[Records of scene-based spatial questions]
——————
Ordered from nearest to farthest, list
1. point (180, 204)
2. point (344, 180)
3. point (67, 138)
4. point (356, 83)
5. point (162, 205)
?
——————
Reproduce the material above line for line, without changing any wording, numbers or punctuation.

## CORRECT RESPONSE:
Ordered from nearest to farthest, list
1. point (180, 204)
2. point (344, 180)
3. point (67, 138)
4. point (356, 83)
5. point (162, 205)
?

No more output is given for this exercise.